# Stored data
════
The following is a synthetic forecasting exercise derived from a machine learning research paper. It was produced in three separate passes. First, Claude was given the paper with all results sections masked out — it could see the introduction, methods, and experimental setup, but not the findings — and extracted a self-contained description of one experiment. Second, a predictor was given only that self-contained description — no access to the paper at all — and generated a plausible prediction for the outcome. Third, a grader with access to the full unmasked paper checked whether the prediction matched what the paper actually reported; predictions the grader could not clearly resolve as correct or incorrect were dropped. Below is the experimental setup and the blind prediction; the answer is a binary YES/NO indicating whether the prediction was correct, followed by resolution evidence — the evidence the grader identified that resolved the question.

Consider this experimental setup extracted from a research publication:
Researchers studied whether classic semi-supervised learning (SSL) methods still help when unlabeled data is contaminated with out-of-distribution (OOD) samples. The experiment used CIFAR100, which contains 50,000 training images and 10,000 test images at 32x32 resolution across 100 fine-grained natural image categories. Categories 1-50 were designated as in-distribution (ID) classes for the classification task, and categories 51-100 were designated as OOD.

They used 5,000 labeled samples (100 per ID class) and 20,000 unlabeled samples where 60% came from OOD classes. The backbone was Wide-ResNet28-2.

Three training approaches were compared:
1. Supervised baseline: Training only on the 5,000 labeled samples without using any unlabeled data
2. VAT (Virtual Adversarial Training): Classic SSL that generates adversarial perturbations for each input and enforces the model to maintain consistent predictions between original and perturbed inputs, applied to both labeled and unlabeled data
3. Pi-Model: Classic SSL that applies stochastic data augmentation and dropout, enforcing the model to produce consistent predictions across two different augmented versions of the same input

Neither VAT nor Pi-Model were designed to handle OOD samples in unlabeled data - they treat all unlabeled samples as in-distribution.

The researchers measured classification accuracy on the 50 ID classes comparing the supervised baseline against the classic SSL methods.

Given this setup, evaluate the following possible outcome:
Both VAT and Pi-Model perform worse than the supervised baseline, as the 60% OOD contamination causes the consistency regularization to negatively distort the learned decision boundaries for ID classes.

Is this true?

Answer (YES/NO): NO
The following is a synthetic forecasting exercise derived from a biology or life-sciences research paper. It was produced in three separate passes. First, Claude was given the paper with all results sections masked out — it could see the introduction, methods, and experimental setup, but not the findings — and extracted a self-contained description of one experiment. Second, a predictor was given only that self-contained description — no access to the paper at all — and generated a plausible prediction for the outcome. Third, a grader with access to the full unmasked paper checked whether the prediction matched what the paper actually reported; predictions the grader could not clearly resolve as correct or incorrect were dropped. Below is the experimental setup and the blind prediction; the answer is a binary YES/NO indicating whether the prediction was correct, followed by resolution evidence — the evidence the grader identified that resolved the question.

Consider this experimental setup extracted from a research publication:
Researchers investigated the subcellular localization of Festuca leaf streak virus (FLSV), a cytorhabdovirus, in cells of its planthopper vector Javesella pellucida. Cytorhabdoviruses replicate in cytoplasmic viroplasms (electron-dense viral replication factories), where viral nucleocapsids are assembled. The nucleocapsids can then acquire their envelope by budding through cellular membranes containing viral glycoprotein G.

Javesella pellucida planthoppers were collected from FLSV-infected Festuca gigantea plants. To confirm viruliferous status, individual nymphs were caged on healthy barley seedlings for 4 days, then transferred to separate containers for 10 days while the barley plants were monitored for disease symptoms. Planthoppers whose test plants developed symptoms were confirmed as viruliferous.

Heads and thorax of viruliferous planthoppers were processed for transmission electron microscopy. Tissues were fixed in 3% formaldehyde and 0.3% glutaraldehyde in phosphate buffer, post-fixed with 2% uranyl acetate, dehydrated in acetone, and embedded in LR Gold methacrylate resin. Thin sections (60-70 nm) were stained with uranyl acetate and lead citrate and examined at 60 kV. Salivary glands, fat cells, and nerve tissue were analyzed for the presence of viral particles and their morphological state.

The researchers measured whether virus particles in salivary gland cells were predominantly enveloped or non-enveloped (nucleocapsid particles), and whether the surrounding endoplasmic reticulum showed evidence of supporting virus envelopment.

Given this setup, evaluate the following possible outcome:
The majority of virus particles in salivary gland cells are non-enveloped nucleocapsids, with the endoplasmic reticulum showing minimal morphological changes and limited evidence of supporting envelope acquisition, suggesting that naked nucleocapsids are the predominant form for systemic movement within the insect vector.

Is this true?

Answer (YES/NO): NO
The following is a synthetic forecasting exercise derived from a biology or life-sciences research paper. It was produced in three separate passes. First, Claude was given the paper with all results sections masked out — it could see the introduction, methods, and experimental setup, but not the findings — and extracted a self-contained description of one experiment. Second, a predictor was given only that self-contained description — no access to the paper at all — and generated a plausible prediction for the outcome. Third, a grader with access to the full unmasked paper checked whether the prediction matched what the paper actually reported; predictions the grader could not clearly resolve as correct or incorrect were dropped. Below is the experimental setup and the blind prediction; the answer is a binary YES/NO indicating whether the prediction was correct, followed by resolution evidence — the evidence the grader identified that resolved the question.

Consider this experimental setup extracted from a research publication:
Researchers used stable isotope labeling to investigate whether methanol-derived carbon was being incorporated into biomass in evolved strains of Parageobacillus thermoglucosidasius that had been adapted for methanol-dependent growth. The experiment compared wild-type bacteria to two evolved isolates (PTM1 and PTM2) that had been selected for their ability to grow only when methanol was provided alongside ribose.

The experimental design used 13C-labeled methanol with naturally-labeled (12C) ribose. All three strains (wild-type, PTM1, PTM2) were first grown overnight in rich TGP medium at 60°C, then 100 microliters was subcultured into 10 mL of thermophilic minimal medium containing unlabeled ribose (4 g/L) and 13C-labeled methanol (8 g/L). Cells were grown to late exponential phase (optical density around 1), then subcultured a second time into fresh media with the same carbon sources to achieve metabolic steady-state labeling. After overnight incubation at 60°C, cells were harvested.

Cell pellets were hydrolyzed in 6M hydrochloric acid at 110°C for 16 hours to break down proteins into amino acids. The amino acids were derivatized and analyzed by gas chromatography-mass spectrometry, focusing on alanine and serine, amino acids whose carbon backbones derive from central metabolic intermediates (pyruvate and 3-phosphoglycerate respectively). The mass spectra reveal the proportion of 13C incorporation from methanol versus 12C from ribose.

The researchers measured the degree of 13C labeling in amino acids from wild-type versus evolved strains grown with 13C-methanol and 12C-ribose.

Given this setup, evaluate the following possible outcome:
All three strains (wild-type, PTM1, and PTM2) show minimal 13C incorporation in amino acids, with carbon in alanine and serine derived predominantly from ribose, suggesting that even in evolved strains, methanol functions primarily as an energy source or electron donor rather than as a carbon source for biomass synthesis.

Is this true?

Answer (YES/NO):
════
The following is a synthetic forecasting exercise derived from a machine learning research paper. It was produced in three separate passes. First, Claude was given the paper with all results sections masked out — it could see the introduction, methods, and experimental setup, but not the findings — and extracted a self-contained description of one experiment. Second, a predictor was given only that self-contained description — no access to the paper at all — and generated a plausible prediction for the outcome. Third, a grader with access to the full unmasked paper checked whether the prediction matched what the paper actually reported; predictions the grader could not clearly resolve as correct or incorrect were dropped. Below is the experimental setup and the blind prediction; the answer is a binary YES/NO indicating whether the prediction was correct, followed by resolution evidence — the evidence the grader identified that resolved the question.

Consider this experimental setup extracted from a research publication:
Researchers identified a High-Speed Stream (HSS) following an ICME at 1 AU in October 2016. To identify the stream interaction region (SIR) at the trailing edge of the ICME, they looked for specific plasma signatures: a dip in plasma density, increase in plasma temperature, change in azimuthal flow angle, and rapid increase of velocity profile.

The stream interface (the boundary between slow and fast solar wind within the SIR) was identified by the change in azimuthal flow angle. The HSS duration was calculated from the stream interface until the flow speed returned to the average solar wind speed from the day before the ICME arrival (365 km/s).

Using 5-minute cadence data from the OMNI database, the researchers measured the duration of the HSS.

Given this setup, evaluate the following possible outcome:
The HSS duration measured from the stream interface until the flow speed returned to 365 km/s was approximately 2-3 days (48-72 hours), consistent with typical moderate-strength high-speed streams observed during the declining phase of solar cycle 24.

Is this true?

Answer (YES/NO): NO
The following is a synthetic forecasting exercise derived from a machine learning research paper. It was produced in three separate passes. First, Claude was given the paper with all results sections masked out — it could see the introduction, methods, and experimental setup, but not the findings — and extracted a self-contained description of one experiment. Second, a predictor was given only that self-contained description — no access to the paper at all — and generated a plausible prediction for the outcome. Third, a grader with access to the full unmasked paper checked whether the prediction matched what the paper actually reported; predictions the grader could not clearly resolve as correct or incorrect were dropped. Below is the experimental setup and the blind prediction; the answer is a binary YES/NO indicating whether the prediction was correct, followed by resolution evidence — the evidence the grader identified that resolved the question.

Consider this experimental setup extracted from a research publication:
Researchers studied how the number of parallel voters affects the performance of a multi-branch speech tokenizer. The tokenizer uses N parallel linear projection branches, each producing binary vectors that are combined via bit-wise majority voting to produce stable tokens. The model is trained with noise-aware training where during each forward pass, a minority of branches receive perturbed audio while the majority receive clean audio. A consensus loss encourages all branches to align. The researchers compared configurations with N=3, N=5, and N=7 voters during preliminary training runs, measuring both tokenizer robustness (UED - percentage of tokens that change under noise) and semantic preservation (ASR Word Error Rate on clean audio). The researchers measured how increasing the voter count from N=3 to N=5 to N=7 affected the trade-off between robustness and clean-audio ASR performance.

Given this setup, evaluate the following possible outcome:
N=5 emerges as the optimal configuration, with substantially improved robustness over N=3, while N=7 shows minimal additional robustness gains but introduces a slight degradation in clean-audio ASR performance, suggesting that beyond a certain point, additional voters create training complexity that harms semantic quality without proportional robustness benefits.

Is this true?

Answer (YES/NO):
════
# WORK TO COMPLETE
Out of the data above, give again only the lines starting at the one holding "Javesella pellucida planthoppers" and ending at the one holding "Heads and thorax", unchanged.

# ANSWER BOX
Javesella pellucida planthoppers were collected from FLSV-infected Festuca gigantea plants. To confirm viruliferous status, individual nymphs were caged on healthy barley seedlings for 4 days, then transferred to separate containers for 10 days while the barley plants were monitored for disease symptoms. Planthoppers whose test plants developed symptoms were confirmed as viruliferous.

Heads and thorax of viruliferous planthoppers were processed for transmission electron microscopy. Tissues were fixed in 3% formaldehyde and 0.3% glutaraldehyde in phosphate buffer, post-fixed with 2% uranyl acetate, dehydrated in acetone, and embedded in LR Gold methacrylate resin. Thin sections (60-70 nm) were stained with uranyl acetate and lead citrate and examined at 60 kV. Salivary glands, fat cells, and nerve tissue were analyzed for the presence of viral particles and their morphological state.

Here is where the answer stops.